Work to complete:
Full transcription, minus images: write out the listing below exactly as it appears.

[Data to process — start]

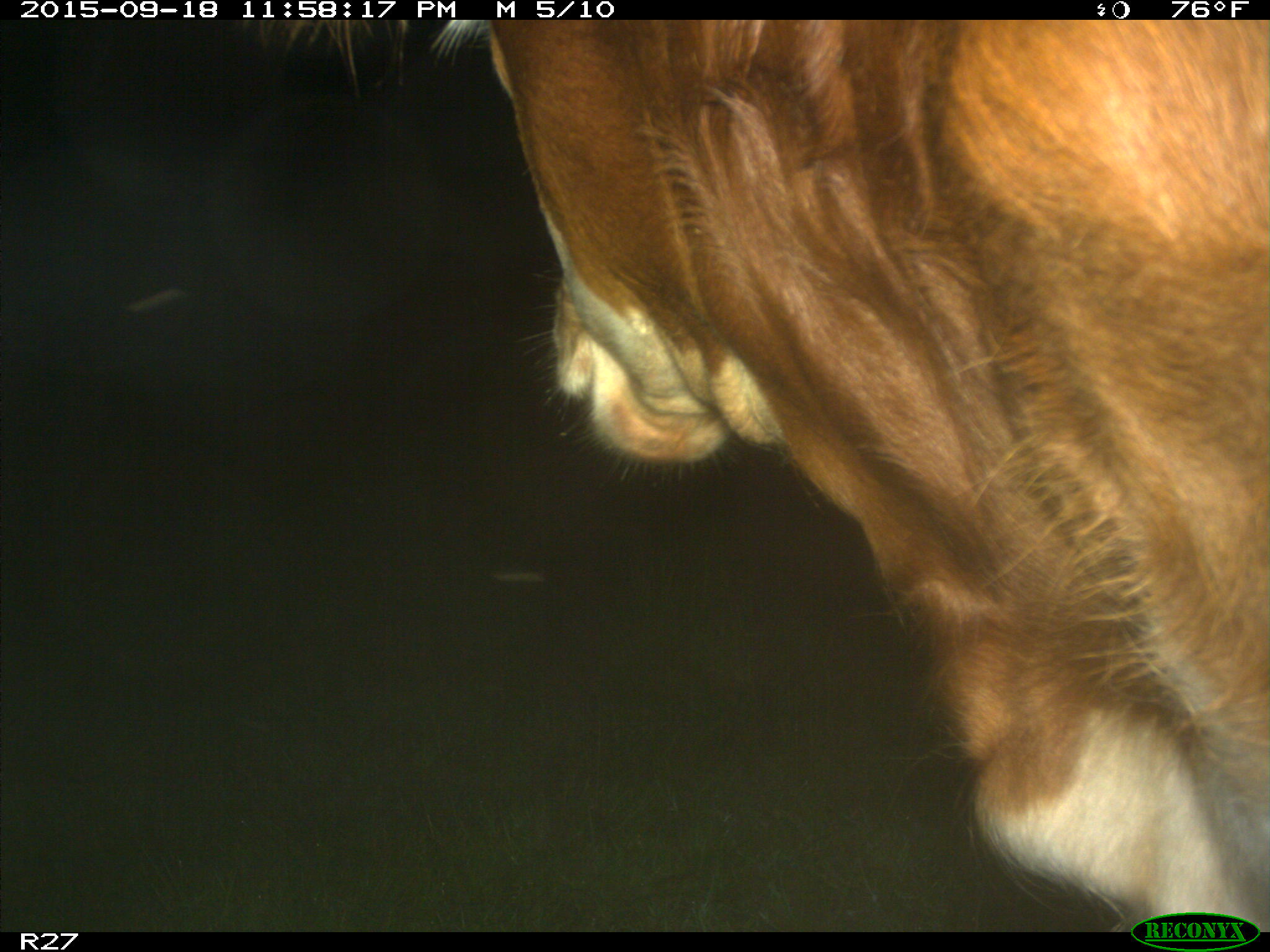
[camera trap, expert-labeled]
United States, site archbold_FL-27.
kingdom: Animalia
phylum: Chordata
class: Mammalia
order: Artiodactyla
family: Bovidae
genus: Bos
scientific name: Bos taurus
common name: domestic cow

[Data to process — finish]

Solution for this problem:
[camera trap, expert-labeled]
United States, site archbold_FL-27.
kingdom: Animalia
phylum: Chordata
class: Mammalia
order: Artiodactyla
family: Bovidae
genus: Bos
scientific name: Bos taurus
common name: domestic cow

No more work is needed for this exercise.